Abstract:
Objective To observe the effects of chronic exposure to low-dose di (2-ethylhexyl) phthalate (DEHP) on glucose metabolism in female rats.
Methods Twenty-four female SPF SD rats were randomly divided into four groups0, 3, 30, and 300 mg/kg (in terms of body weight) DEHP groups, respectively, with six rats in each group, and exposed to DEHP by gavage for continuous 46 weeks. Fasting blood glucose of rats and body weight change were measured regularly. Twenty-four hours after the last exposure, rats' body weight was measured, and oral glucose tolerance test (OGTT) was conducted to estimate area under curve (AUC) of blood glucose over time. Insulin tolerance test (ITT) was also carried out. Then the rats were given chloral hydrate anesthesia and sacrificed to collect samples of heart apex, weigh liver, pancreas, gastrocnemius muscle, and white fat around genital organs, and to observe histopathological changes of the tissues after fixed in 10% neutral formalin (except muscle sample).

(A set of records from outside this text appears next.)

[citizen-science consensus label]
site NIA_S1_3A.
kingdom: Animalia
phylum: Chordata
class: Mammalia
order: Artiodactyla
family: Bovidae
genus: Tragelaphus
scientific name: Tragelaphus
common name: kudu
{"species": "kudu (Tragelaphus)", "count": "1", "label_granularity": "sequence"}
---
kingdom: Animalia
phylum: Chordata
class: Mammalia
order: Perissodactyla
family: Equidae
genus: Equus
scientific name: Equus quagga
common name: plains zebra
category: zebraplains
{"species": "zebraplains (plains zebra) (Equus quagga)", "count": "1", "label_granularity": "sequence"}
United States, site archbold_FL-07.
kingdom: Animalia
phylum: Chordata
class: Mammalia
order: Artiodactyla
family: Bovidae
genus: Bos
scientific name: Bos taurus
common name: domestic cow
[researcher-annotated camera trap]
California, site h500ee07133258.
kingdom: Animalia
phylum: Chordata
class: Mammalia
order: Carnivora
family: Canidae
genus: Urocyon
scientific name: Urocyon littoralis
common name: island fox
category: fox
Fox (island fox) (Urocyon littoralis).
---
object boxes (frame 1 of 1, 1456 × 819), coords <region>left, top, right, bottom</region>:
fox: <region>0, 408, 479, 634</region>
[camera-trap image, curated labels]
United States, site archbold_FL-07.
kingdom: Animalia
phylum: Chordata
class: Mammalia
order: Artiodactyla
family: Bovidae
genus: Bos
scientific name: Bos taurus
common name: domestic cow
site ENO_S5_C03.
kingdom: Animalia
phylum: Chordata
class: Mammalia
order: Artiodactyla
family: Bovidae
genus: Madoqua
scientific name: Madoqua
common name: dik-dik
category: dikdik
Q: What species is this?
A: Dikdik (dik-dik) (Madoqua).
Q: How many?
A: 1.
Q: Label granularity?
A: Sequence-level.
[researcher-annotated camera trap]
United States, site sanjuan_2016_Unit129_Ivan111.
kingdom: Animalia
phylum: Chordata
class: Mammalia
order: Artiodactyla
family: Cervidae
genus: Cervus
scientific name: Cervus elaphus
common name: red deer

Results During the DEHP exposure, no obvious toxic effect was observed in any groups. Compared with the 0 mg/kg group, there was no significant difference in the body weight of the experimental groups (P > 0.05). The liver organ coefficients of the 300 mg/kg group was elevated (P < 0.05) and the other experimental groups showed no differences (P > 0.05) compared with the 0 mg/kg group. There were no significant differences in the organ coefficients of pancreas, white fat around genital, and gastrocnemius muscle among the experimental groups (P > 0.05). Compared with the 0 mg/kg group, elevated fasting blood glucose was observed in the 300 mg/kg group treated with DEHP for 18 weeks (P < 0.05), while there was no significant difference in the fasting blood glucose at different exposure time (P>0.05). The homeostasis model assessment of insulin resistance (HOMA-IR), insulin sensitivity index (ISI), and serum insulin levels showed no differences among all groups (P > 0.05). The OGTT results showed that, for the 300 mg/kg group, blood glucose reached peak value at 15 min after administration with glucose (P=0.004) then was significantly decreased at 60 min and 120 min after the administration (P=0.038, P=0.039), and the value at 120 min was lower than the fasting level; in addition, the blood glucose AUC was decreased (P=0.040). The ITT results showed that the blood glucose of the 30 mg/kg group at 15 min was significantly lower than that of the 0 mg/kg group (P=0.029); the blood glucose of the 300 mg/kg group was decreased more obviously with a reduction more than 50% at 60 min and 120 min (P=0.017, P=0.038), and returned to the fasting blood glucose value slowly; the blood glucose AUC of the 300 mg/kg group was also decreased (P=0.028). The liver cells of each DEHP exposure group showed edema, interstitial loose, and varied degrees of bile duct inflammation. Shrinkages in area of pancreatic islets and count of islet cells were observed in each DEHP group. The changes of white fat around genitalia of each DEHP group included shrunk cell morphology, different cell sizes, and irregular cell arrangement.
Conclusion Chronic exposure to low-dose DEHP can lead to insulin resistance in female rats.